Description This steatite scarab is glazed and inscribed on the bottom with the "two royal aspects" title and "Tjetet," possibly a royal name. The top has a medium high back and deeply incised details with almost regular line flow and good workmanship. The piece is simply made. The "two royal aspects" title does not contain a known royal name. Either one can interpret the "Tjetet" as a miswriting, or as an offering table which can lead to a reading of "Belonging to the offering table of the King of Upper and Lower Egypt." This interpretation is most likely, yet one should not neglect the possibility that "Tjetet" is the name of an unknown king.

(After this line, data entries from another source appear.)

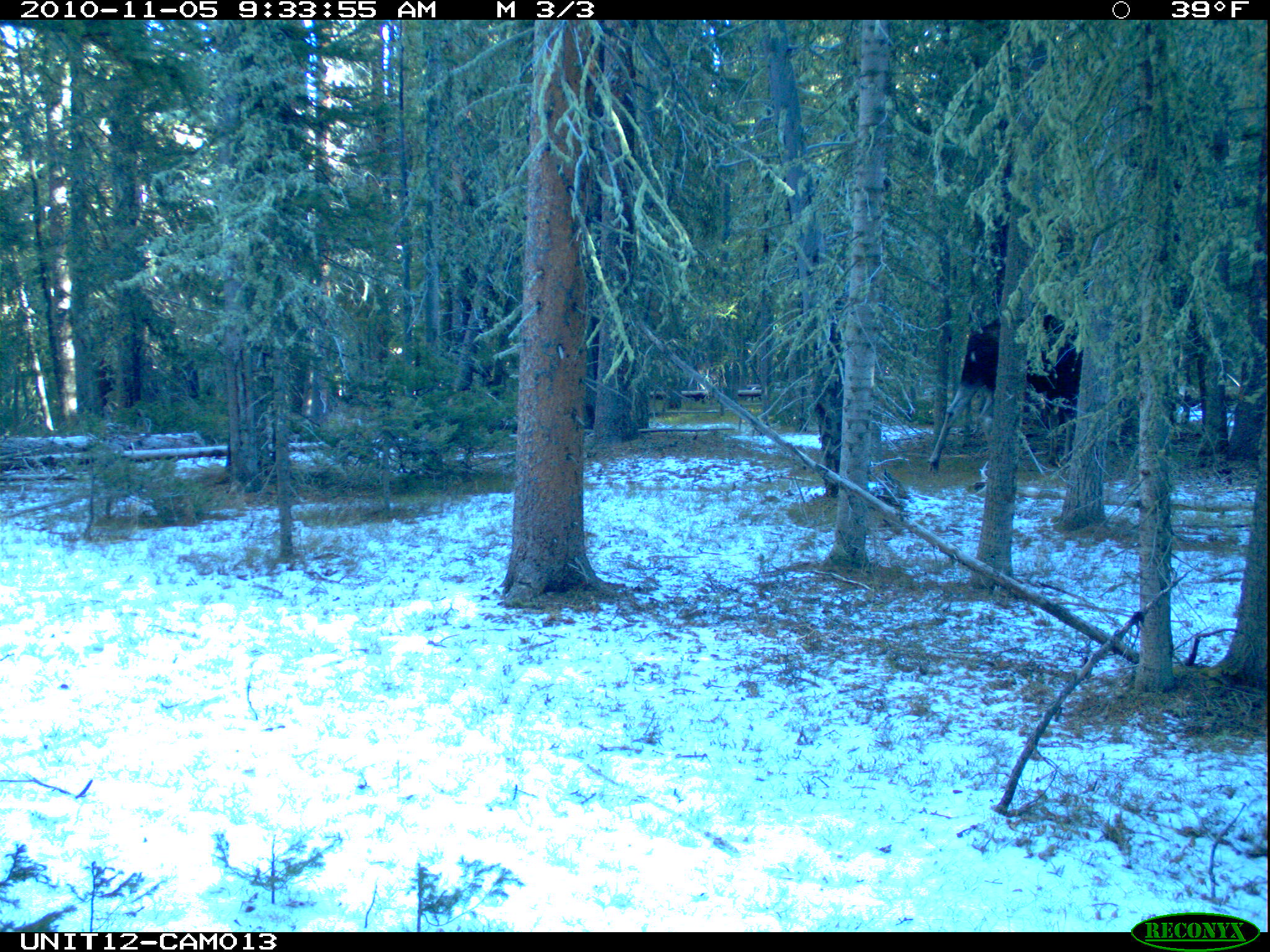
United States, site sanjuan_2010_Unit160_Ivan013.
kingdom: Animalia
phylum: Chordata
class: Mammalia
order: Artiodactyla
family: Cervidae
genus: Alces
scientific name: Alces alces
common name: moose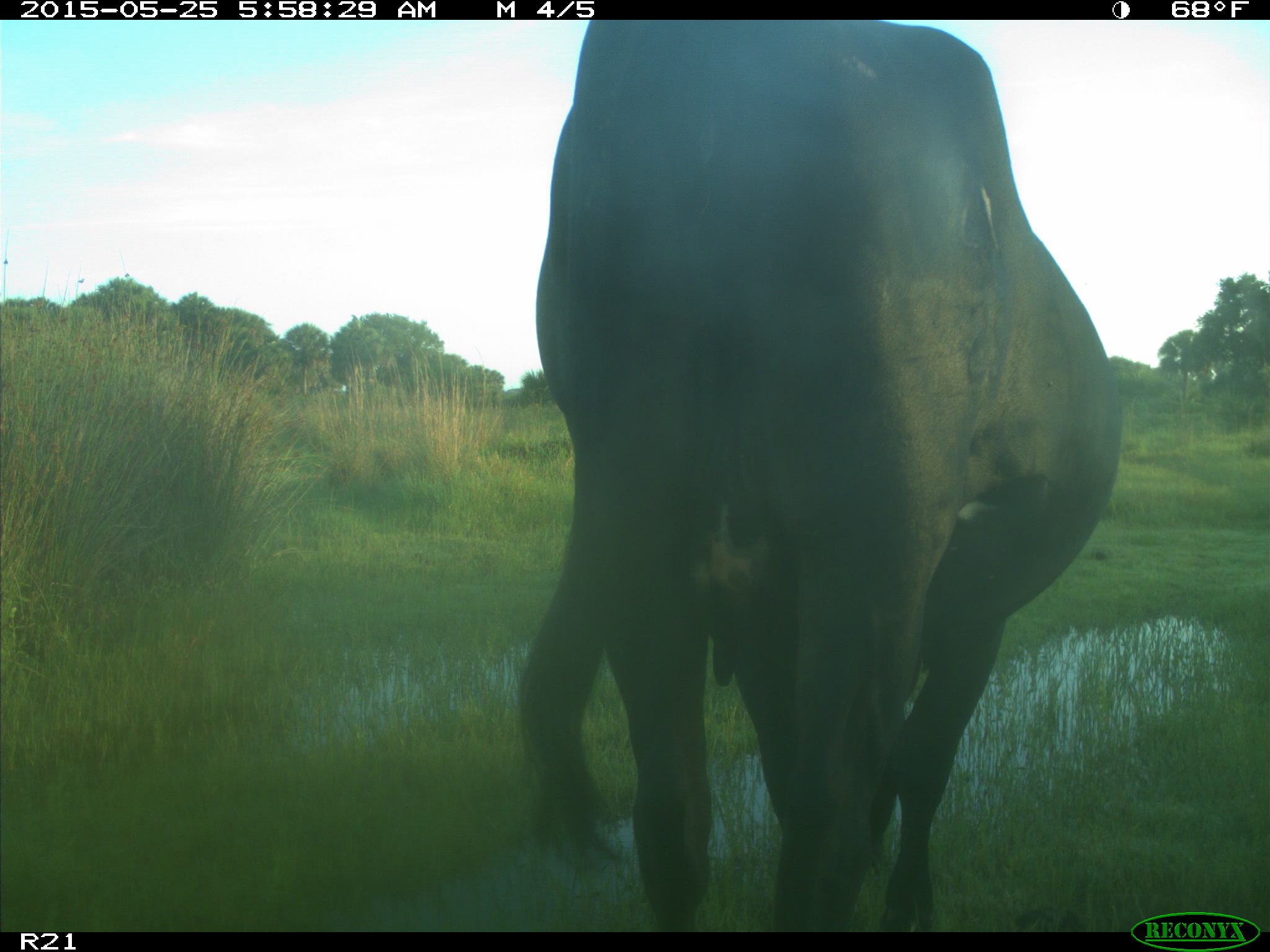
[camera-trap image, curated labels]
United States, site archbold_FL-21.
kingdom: Animalia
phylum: Chordata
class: Mammalia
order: Artiodactyla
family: Bovidae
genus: Bos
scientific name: Bos taurus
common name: domestic cow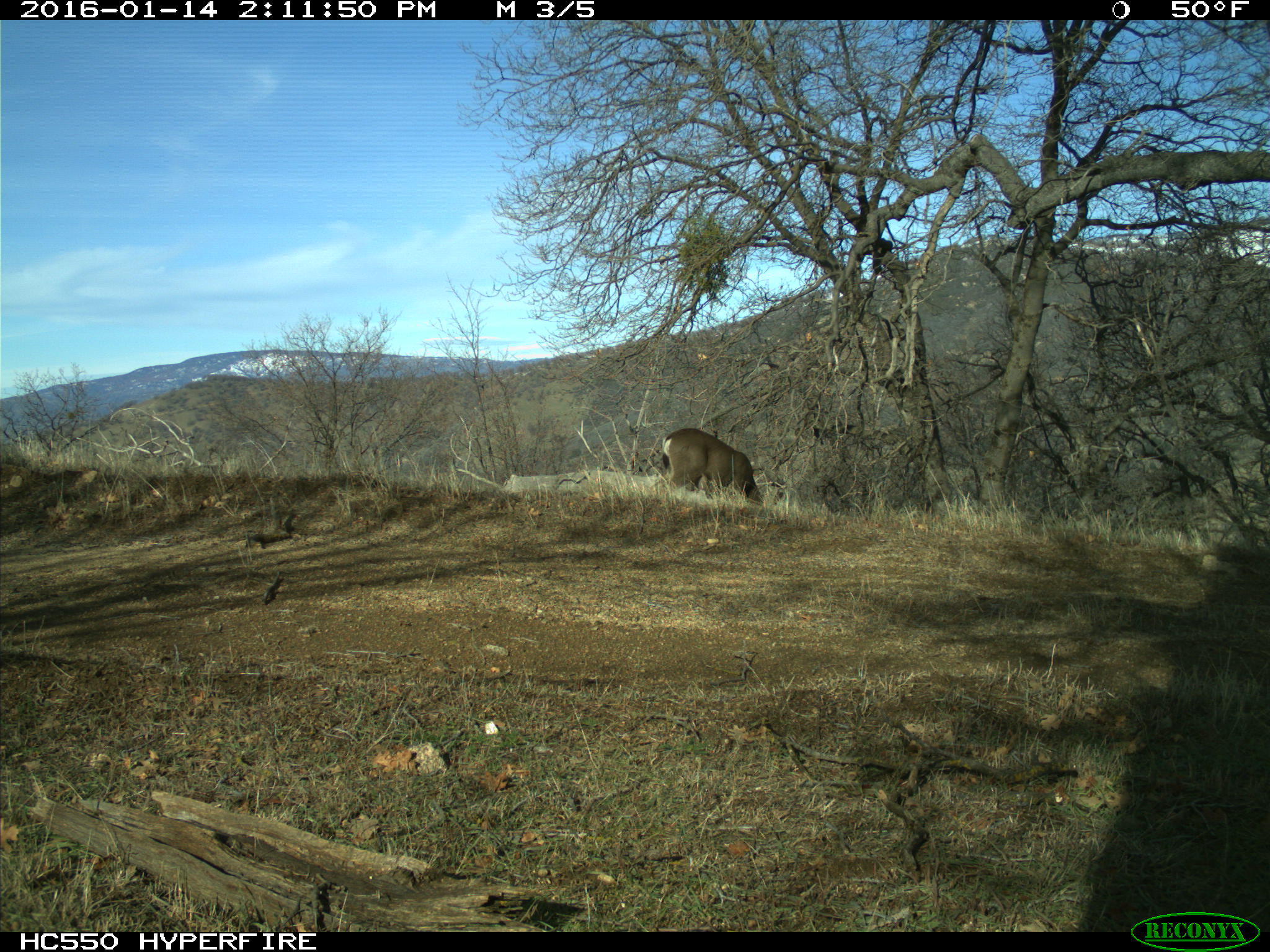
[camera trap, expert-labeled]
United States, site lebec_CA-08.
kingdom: Animalia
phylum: Chordata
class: Mammalia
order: Artiodactyla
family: Cervidae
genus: Odocoileus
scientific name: Odocoileus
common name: deer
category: unidentified deer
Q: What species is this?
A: Unidentified deer (deer) (Odocoileus).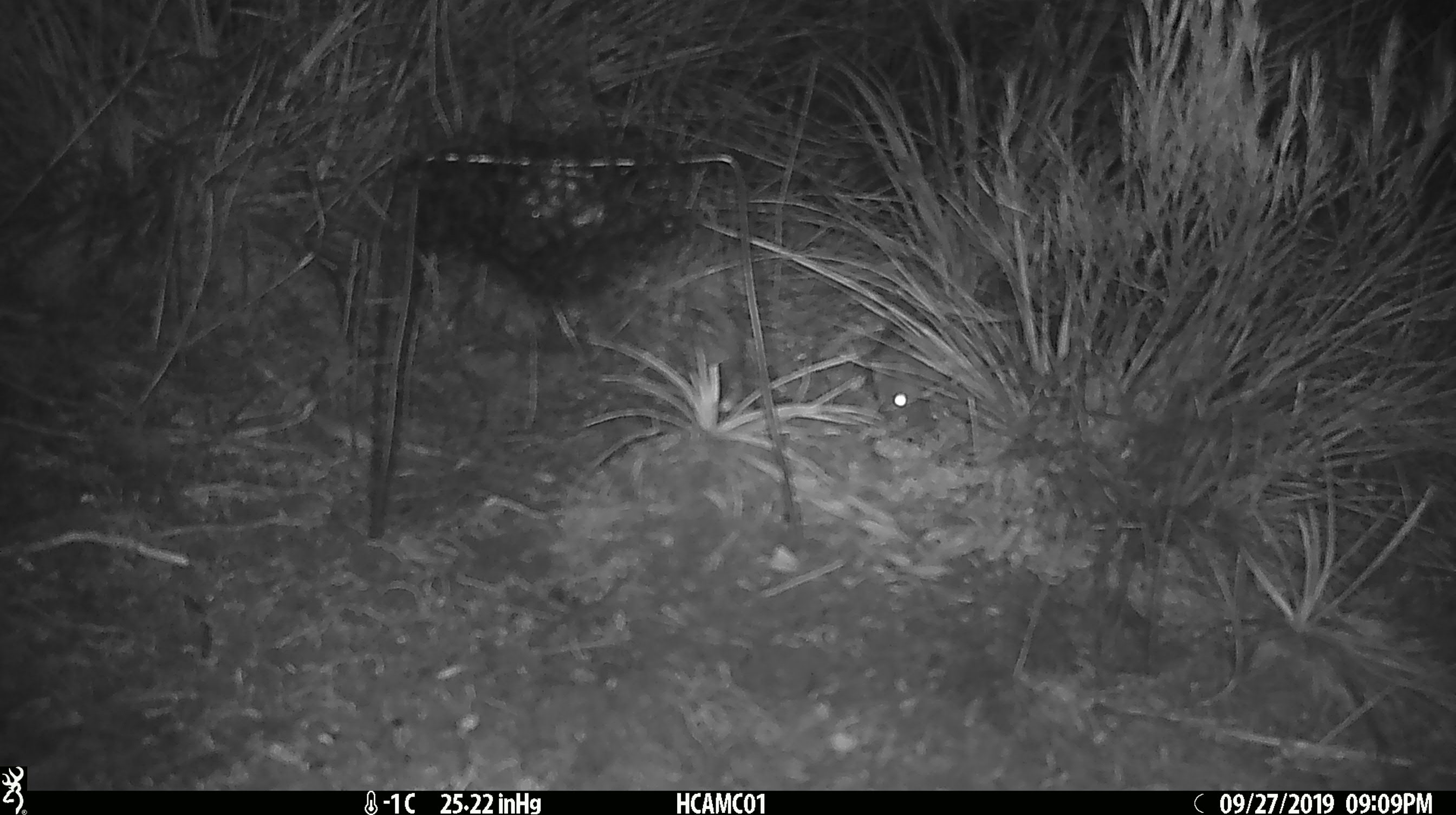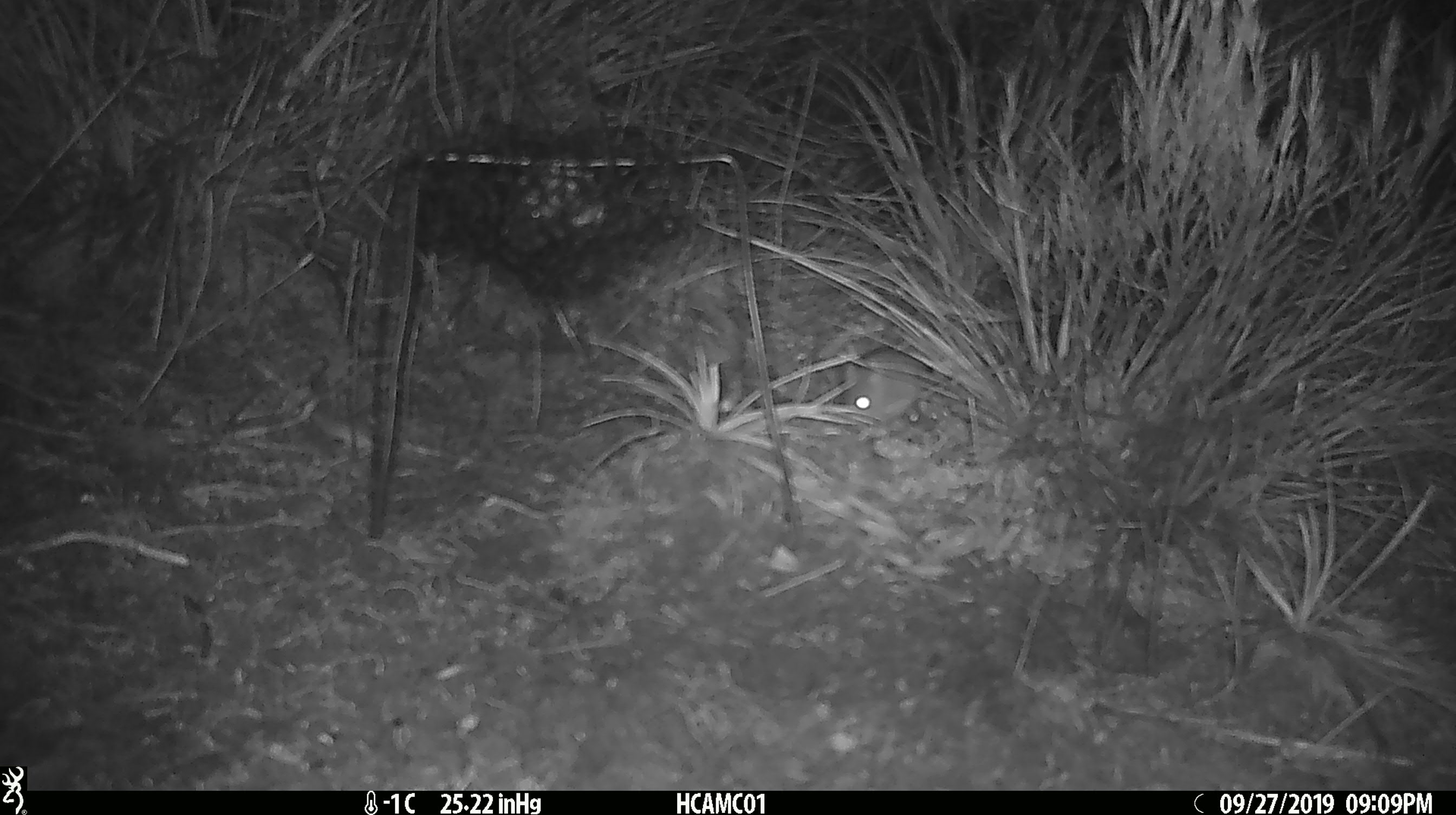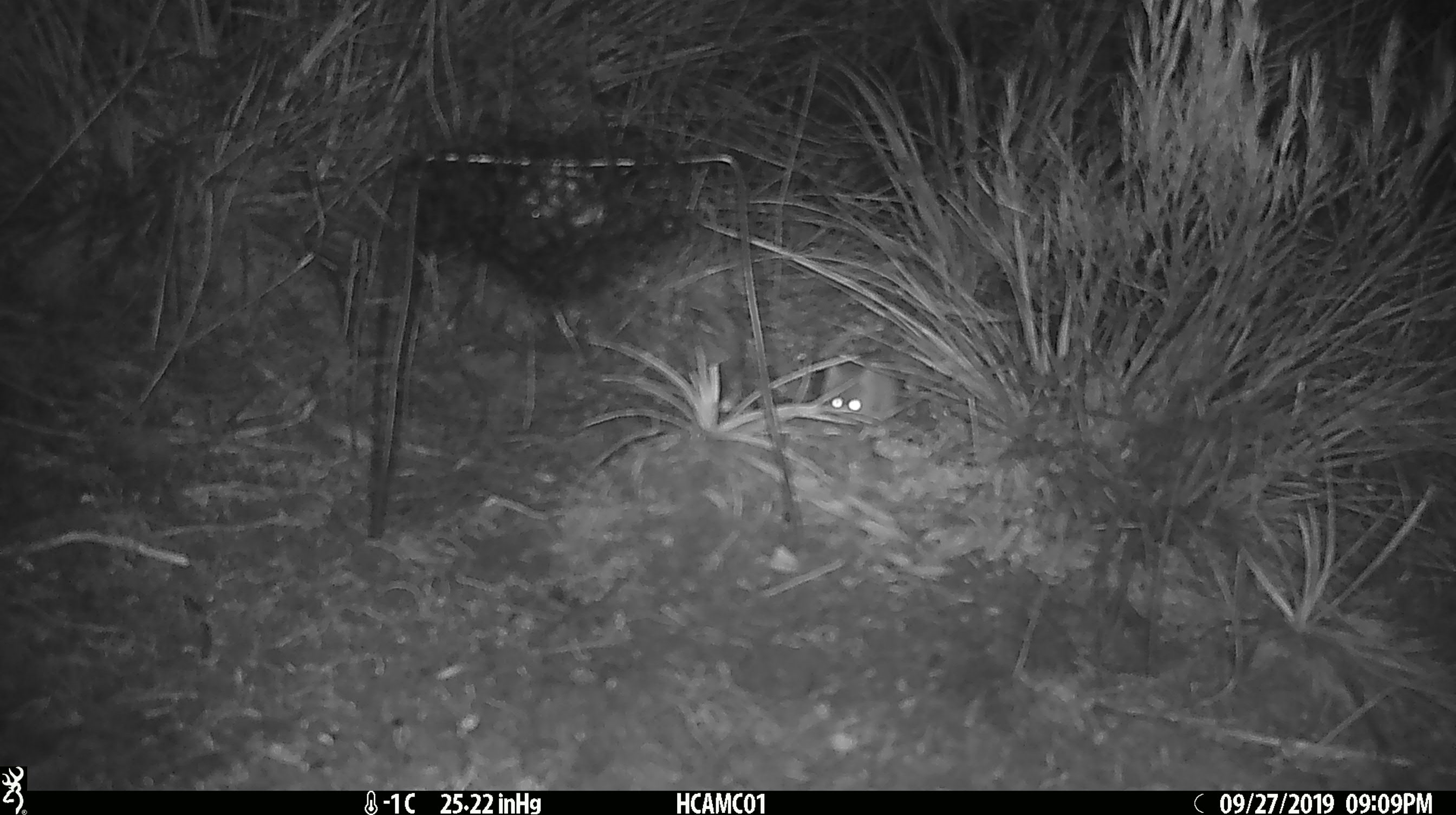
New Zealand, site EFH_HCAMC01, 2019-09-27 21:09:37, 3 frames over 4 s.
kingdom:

This scarab functioned as an amulet with kingship connotations, and was originally mounted or threaded. It is possible that the amulet should assure the participation in the royal rituals, especially in the food supply, and should also guarantee the supply for its private owner. The undercutting of the legs, the clear partition of the plates by deep incised lines, and the single partition lines on the back are known for scarabs of the Third Intermediate Period.
Provenance Henry Walters, Baltimore, 1929 [mode of acquisition unknown]; Walters Art Museum, 1931, by bequest.
Inscriptions [Translation] The term tt.t following the state ruler title does not contain a known royal name: King of Upper- and Lower Egypt Tjetet (?)